* À faire
- A) Recopiez un passage de l'extrait sur la lutte contre les impuretés : commencez aux mots « D’autres journalistes vont » et arrêtez-vous après « les méchants réactionnaires. ».
- B) Écrivez la suite de l'extrait sur la lutte contre les impuretés, juste après sa dernière phrase.

* Extrait du texte
"""

Mais quiconque est un tantinet honnête avec soi-même devrait être en mesure de reconnaitre le principe du mal*: quelle est sa source et comment il opère en nous.
L’auto-examen des siens
Dans la foulée, cette lutte contre les impuretés se poursuit partout. Partout hors de soi.
Ainsi, d’audacieux sbires se sont engagés dans une sorte de maccarthysme inversé, chassant des sorcières ayant déjà, peut-être, pris un café avec la 3e voisine d’un gars qui ferait partie d’un groupe d’extrême-droite, et fouinant jusque dans les recoins poussiéreux du comité exécutif du PQ dans la circonscription de Fabre.
D’autres journalistes vont momentanément se transformer en agents promotionnels d’une solution chimique comme remède miracle contre les méchants réactionnaires.

"""

* Documents sources
"""

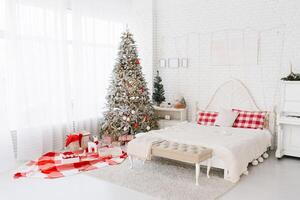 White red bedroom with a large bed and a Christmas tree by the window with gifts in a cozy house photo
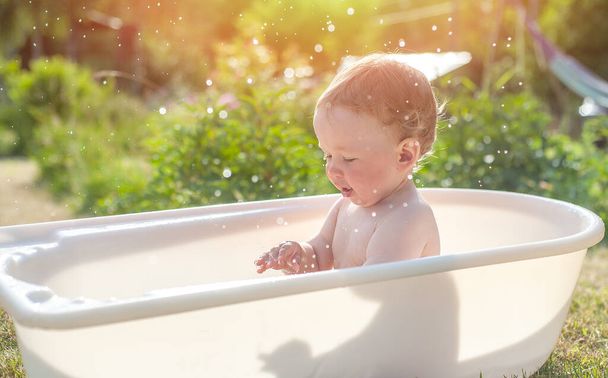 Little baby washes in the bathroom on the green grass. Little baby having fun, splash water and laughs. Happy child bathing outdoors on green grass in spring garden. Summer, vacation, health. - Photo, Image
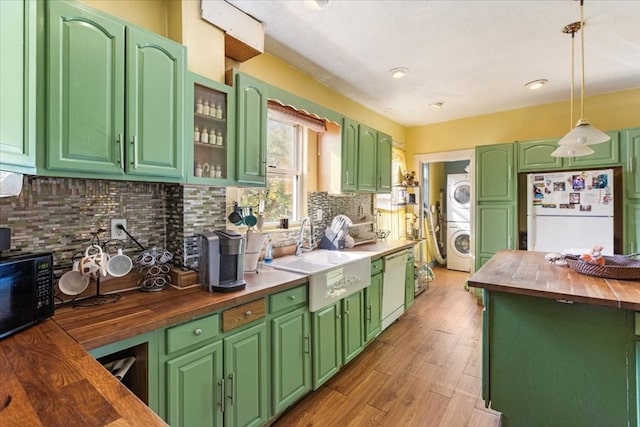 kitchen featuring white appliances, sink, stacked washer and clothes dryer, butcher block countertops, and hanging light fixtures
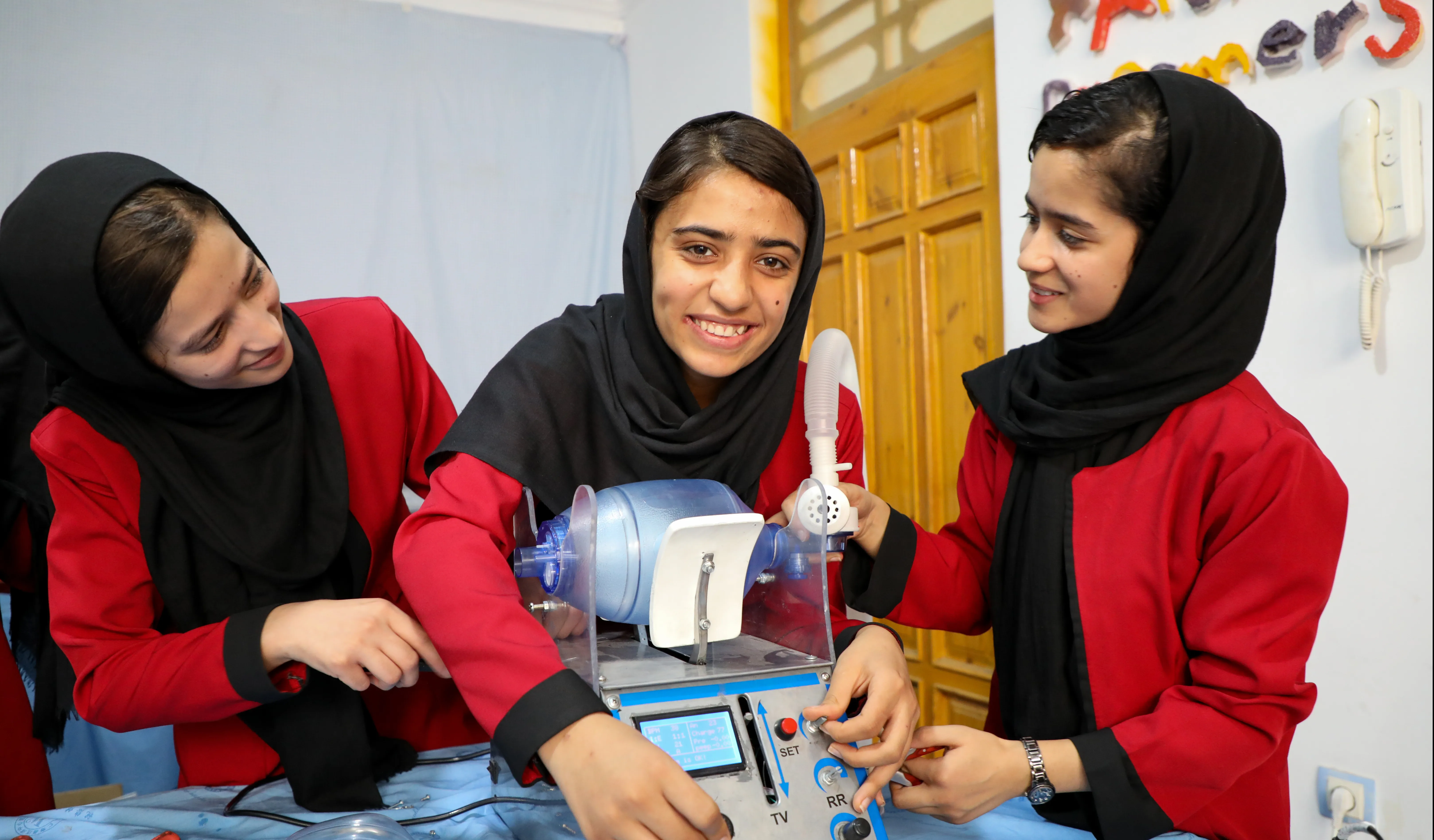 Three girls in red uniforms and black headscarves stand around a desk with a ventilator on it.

"""

* Les réponses
- A)
D’autres journalistes vont momentanément se transformer en agents promotionnels d’une solution chimique comme remède miracle contre les méchants réactionnaires.

- B)
Pendant ce temps, le mal, en super forme, court toujours…
À l’inverse, je crois (naïvement peut-être) qu’un mouvement social ou politique sain devrait, en plus de développer une critique de ce qui cloche dans le monde, procéder régulièrement à un examen attentif des excroissances qui le menacent de l’intérieur.
Par exemple, j’aime bien lire un écrivain de gauche qui est aussi dur envers la gauche qu’envers la droite. Robert McLiam Wilson affirmait dans Limite que la « gauche française est comme celle de Londres : relativiste, bourgeoise, et antiprolétaire. Il n’y a plus rien en commun entre elle et les classes populaires. »
Encore, je me réjouis de voir Andrew Scheer prendre ses distances de certains médias faisant leur miel avec la haine.
Ou enfin, cette sortie de Noam Chomsky regrettant la fâcheuse maladresse des manifestants de gauche à Charlottesville.
La rencontre
On ne nait pas raciste. On le devient.
Nos erreurs sont souvent le résultat de blessures et de mauvaises interprétations du réel. Ne pas en tenir compte nous condamne à répéter les mêmes sermons en boucle, comme des Sisyphe, sur Facebook, sur nos blogues, sur les lignes ouvertes.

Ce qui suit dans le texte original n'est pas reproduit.